Version 2508 is part of a broader “secure by default” push. Earlier in 2025, Microsoft began disabling legacy TLS versions in Office 365, hardening Outlook against malicious links, and enforcing modern authentication for all Office apps. The FPRPC block fits that pattern—cut off outdated, high-risk functionality before it’s actively exploited in the wild.

What IT Admins Should Do Now

If you manage a fleet of Windows devices with Microsoft 365 Apps, take these steps immediately:

  1. Audit your existing file access patterns. Check SharePoint logs, network traces, or desk support tickets for file-open failures that mention “Trusted Locations.” Identify every server or web path using FPRPC.
  2. Pilot version 2508 on a test ring before broad deployment. Use Office Deployment Tool or Configuration Manager to delay the update while you validate fixes.
  3. Implement Trusted Location updates silently through Group Policy for any paths that cannot be retired in the short term.
  4. Communicate with end users who routinely open files from browser-based SharePoint links. Show them the new error message and instruct them to save the file locally if a Trusted Location hasn’t been configured.
  5. Plan a migration sprint to remove FPRPC dependencies entirely. Set a hard deadline—Microsoft may drop Group Policy overrides in the next semi-annual channel release.

Windows enthusiasts and early adopters on forums have already cataloged the specific error codes: 80004005 (general failure), 0x80030002 (invalid path), and a rarely seen 0x80070057 suggesting a parameter mismatch. These can help your service desk quickly identify FPRPC-related issues.

The Bigger Picture

This change underscores a growing divide between legacy enterprise setups and Microsoft’s cloud-first vision. Organizations that have clung to SharePoint 2010 or WebDAV as a quick-and-dirty file sharing method now face a hard stop. While the workaround is straightforward, it’s a band-aid. The real fix—embracing modern protocols—requires investment in infrastructure and user training.

For the average Windows user who opens documents from local drives or OneDrive, version 2508 is completely transparent. The drama is confined to niche but critical business systems. Security wins, however, are universal: every blocked FPRPC call is one less potential vector for ransomware or data exfiltration.

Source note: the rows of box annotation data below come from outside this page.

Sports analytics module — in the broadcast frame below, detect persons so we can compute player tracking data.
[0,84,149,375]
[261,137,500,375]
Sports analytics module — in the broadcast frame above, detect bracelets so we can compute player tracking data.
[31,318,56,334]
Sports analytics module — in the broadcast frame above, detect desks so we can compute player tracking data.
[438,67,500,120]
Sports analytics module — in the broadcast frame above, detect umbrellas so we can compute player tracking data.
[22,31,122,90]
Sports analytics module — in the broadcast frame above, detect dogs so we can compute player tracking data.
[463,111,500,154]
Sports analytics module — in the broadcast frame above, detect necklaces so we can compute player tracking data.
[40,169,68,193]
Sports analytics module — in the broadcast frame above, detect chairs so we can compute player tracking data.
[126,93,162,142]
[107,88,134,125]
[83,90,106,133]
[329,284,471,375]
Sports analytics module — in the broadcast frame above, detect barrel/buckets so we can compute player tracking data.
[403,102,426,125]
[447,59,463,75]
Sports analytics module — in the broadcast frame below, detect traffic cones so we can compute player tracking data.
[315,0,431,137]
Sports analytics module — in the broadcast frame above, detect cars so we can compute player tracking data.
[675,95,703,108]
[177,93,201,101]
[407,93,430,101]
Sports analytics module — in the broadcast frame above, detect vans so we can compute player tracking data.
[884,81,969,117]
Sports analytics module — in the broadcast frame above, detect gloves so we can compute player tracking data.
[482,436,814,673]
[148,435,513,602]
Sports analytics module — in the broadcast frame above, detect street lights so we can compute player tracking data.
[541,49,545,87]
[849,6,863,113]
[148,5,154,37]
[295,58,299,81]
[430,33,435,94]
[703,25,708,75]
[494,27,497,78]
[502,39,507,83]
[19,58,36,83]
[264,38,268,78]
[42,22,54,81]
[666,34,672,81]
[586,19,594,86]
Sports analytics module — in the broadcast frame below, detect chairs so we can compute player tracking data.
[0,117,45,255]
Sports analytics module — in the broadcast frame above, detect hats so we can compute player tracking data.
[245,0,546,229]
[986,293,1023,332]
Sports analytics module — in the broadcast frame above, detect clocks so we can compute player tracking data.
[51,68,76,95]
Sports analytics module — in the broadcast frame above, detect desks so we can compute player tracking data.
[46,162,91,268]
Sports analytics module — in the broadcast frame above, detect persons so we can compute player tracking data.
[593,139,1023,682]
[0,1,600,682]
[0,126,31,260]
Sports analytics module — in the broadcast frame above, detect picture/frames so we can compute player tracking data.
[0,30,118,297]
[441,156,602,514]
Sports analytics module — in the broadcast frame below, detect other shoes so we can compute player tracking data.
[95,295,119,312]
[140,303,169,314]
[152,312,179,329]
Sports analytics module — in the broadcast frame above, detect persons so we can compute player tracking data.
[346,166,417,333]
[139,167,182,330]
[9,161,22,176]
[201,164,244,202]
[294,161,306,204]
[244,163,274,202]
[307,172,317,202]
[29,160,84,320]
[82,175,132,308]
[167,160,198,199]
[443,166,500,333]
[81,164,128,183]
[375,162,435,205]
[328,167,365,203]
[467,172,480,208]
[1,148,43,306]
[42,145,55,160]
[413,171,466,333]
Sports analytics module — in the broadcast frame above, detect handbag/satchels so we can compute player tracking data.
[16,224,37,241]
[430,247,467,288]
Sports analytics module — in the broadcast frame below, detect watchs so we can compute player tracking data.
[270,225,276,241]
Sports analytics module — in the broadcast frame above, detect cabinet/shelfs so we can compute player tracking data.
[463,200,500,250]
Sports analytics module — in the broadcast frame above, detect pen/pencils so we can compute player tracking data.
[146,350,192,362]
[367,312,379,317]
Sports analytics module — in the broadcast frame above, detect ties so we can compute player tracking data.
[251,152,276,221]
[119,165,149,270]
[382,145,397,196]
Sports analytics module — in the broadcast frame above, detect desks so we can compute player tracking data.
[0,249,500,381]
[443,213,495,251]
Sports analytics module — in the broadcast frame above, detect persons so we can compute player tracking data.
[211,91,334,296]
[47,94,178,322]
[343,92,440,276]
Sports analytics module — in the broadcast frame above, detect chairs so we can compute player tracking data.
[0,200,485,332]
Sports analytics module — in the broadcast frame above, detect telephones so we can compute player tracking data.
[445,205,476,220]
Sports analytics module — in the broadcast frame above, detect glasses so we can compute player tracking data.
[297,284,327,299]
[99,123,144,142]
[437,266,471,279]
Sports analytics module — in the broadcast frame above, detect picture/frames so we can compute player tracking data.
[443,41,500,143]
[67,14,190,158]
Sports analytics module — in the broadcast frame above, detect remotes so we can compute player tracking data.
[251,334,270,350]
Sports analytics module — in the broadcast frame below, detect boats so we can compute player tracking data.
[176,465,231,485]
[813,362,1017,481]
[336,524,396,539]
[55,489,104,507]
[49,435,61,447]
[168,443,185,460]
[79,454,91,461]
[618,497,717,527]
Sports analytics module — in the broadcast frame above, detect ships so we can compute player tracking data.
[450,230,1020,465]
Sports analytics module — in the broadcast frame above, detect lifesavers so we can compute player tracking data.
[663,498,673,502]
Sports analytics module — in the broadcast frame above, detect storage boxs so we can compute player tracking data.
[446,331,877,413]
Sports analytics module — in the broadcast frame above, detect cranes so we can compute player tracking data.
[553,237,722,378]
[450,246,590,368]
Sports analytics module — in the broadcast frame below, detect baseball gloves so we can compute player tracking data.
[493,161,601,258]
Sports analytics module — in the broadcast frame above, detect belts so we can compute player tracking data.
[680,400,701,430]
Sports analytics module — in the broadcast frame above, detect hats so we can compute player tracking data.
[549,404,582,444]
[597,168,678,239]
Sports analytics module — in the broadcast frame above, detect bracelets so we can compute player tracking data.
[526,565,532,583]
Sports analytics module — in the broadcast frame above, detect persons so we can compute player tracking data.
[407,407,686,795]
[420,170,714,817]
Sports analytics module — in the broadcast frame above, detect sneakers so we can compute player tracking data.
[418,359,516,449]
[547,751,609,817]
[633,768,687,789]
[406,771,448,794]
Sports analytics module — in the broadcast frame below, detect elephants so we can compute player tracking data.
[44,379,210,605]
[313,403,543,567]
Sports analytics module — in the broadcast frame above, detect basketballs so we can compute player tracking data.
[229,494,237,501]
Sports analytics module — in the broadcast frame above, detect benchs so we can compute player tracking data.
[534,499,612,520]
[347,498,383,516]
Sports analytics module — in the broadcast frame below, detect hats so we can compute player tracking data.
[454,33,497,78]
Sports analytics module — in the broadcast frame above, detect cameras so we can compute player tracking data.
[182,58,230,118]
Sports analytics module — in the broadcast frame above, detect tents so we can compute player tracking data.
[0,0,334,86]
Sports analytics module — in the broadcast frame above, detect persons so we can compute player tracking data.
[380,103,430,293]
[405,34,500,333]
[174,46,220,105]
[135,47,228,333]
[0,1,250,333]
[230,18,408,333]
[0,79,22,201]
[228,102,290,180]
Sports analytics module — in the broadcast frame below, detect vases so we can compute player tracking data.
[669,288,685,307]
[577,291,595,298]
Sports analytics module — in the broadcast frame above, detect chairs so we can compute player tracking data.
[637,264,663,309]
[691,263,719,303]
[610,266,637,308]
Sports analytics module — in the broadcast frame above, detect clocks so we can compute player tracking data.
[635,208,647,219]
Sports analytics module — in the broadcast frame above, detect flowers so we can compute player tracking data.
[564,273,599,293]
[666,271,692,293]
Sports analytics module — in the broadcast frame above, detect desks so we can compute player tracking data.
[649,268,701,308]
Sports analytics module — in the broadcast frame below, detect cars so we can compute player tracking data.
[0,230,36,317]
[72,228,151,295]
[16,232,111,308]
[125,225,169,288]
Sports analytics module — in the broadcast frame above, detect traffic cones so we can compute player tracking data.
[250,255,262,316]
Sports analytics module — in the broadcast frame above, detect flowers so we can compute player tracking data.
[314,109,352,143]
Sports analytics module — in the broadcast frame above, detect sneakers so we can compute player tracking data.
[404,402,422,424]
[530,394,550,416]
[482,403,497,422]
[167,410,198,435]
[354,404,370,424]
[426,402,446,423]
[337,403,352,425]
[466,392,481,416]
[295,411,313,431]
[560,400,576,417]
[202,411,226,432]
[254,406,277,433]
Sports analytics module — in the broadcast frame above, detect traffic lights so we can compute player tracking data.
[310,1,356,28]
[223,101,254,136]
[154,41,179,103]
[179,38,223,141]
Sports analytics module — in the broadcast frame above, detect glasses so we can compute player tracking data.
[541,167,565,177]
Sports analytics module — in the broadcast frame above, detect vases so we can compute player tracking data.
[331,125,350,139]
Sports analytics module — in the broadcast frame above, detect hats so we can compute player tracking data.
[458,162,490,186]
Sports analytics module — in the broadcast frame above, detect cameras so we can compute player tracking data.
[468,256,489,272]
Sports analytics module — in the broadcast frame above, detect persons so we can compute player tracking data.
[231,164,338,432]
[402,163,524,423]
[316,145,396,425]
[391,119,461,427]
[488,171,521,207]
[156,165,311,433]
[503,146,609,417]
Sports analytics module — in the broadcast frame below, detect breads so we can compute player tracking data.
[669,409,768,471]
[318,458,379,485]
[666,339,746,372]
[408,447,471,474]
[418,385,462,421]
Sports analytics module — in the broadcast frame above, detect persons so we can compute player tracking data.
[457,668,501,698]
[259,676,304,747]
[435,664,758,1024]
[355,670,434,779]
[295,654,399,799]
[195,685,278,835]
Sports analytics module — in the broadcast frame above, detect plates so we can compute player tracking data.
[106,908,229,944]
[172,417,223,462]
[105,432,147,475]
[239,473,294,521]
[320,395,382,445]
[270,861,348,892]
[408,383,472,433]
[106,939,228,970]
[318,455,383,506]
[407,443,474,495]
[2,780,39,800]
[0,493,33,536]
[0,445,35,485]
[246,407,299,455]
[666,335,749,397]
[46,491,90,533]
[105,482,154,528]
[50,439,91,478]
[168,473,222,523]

Microsoft has not published a dedicated KB article for this change, which is unusual for a potentially breaking modification. It’s bundled under the general security improvements for the August 2025 update. That silence has frustrated some admins, but it aligns with the company’s recent emphasis on progress over perpetual compatibility. The message is clear: if you still rely on FrontPage RPC, you have five months (until the next major update) to move on.

As Office continues to evolve, expect more legacy cruft to be swept away. The days of thirty-year-old protocols hanging on by a thread are numbered. For now, check your Trusted Locations list—and maybe start that SharePoint migration you’ve been putting off.